🌺The End of Applause for Power

ーOn Leadership, Ethics, and the Lost Art of Dialogue

 

Each spring, I find myself remembering the chestnut trees of Paris—

their delicate pink and white blossoms dancing in the breeze.

I used to stroll through the Luxembourg Gardens, letting the wind carry my thoughts.

 

In my thirties and forties, Paris shaped me.

I had the luxury of time—time to absorb French ways of thinking,

to let philosophy, not as a subject but as a way of being, become part of my bloodstream.

 

And so, I confess, I grow weary of Japan’s increasingly reductive discourse.

We must hold a multipolar view of the world.

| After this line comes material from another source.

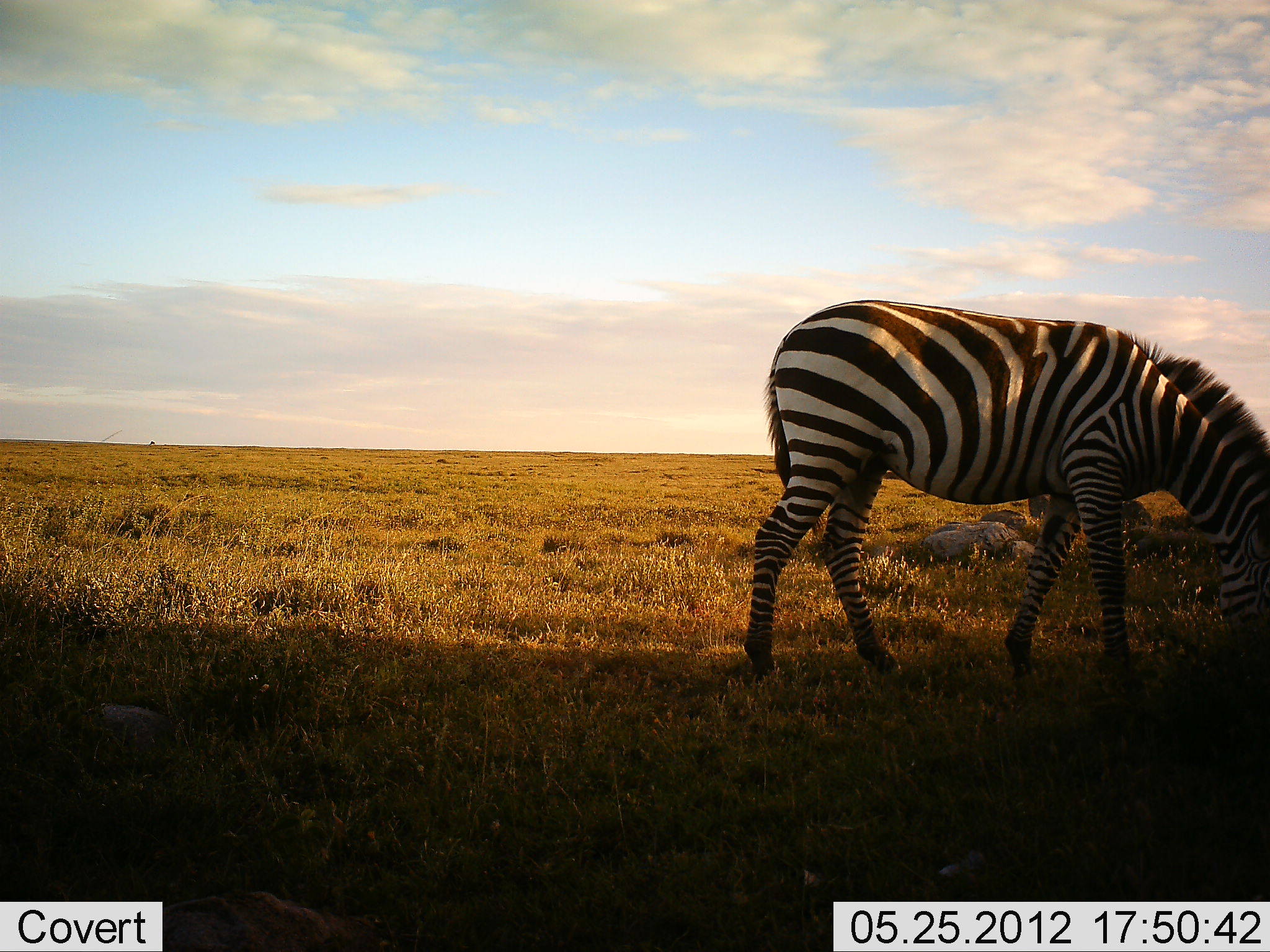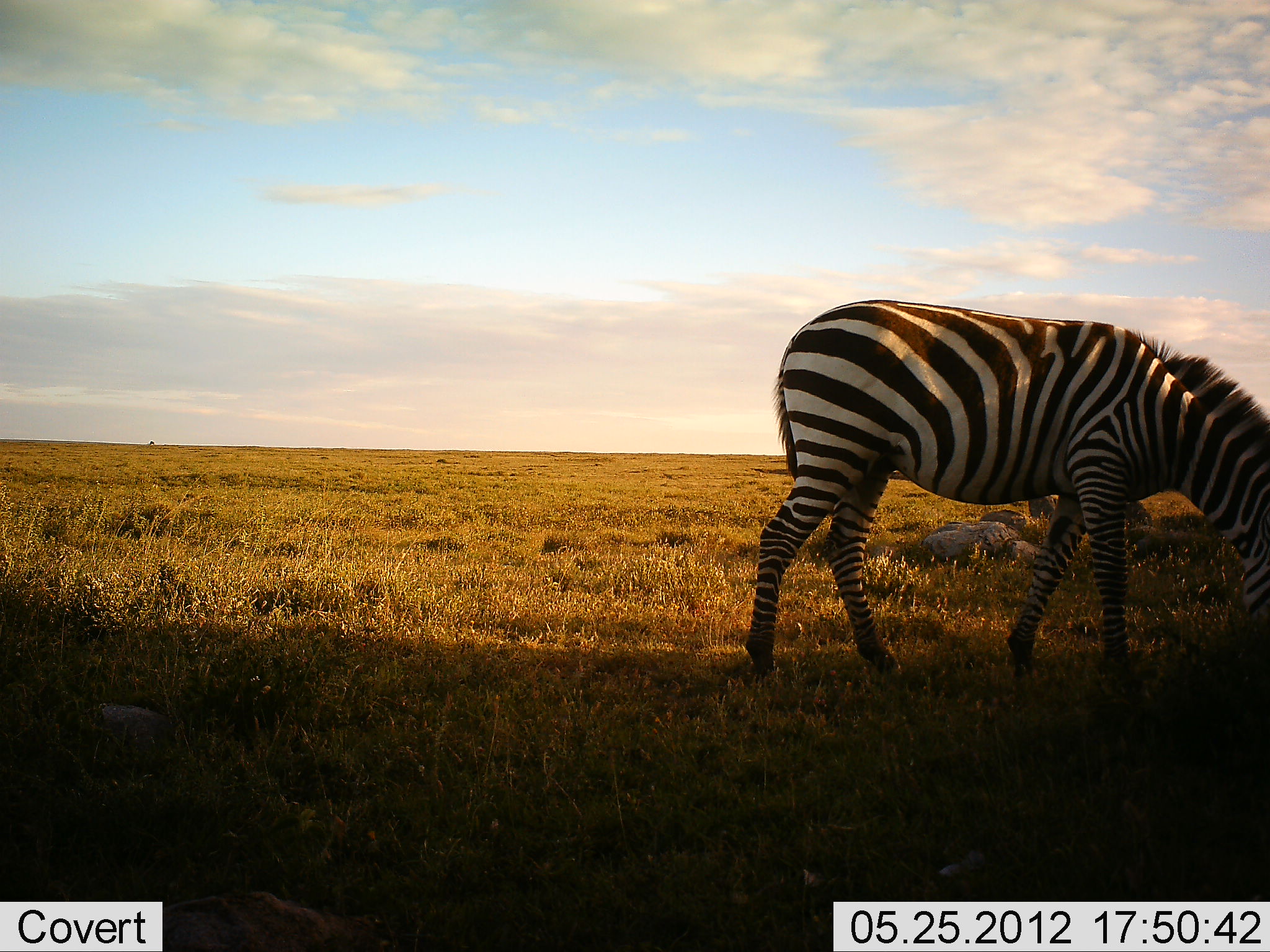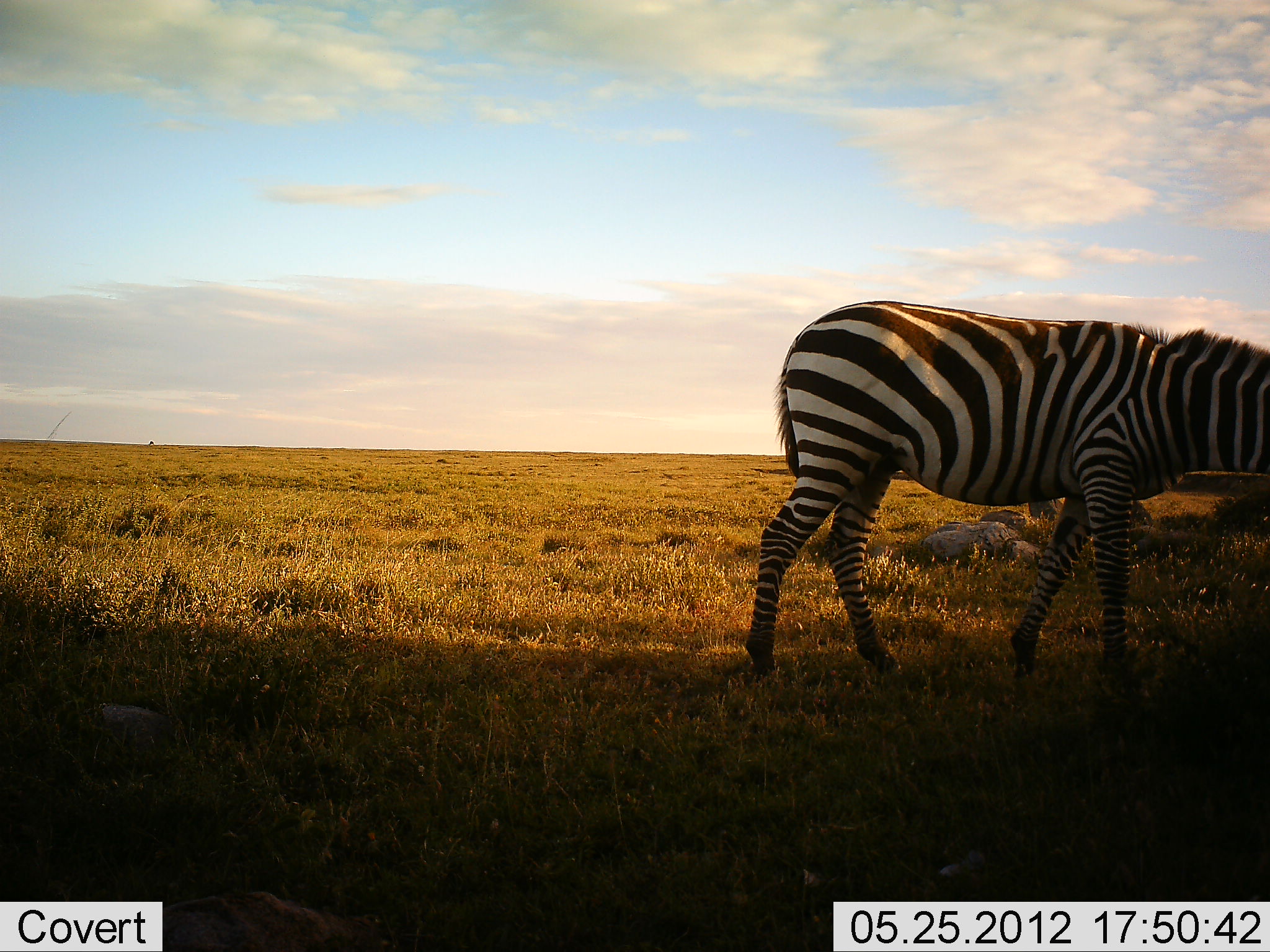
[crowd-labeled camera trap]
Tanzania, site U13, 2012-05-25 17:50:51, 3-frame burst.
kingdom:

It’s not unlike understanding life itself—no single truth, no binary logic, just layers.

Today in Japan,

under the rising tide of conservatism,

there are still voices that praise two towering powers of East and West as “brilliant strategists.”

 

But should we truly admire leaders who trade in fear,

shut down dialogue,

and tighten their grip through sheer domination?

 

What we must ask now is not who appears the strongest,

but who walks with dignity—

who earns trust,

who stands with the vulnerable,

and who refuses to betray their ethical compass.

 

Before we analyze “strategy,”

we must first examine the posture that nurtures the future.

 

In an age of spectacle and suppression—

where treaties are twisted, dissent is silenced,

and intimidation parades as leadership—

the real question is not

“Should we learn from their might?”

but

“Do we still have the courage to resist such might?”

 

Before we applaud the cold calculus of power,

let us ask what values are lost beneath it.

What kind of future does it carve—and for whom?

 

That, above all,

is the reflection I believe we must not abandon.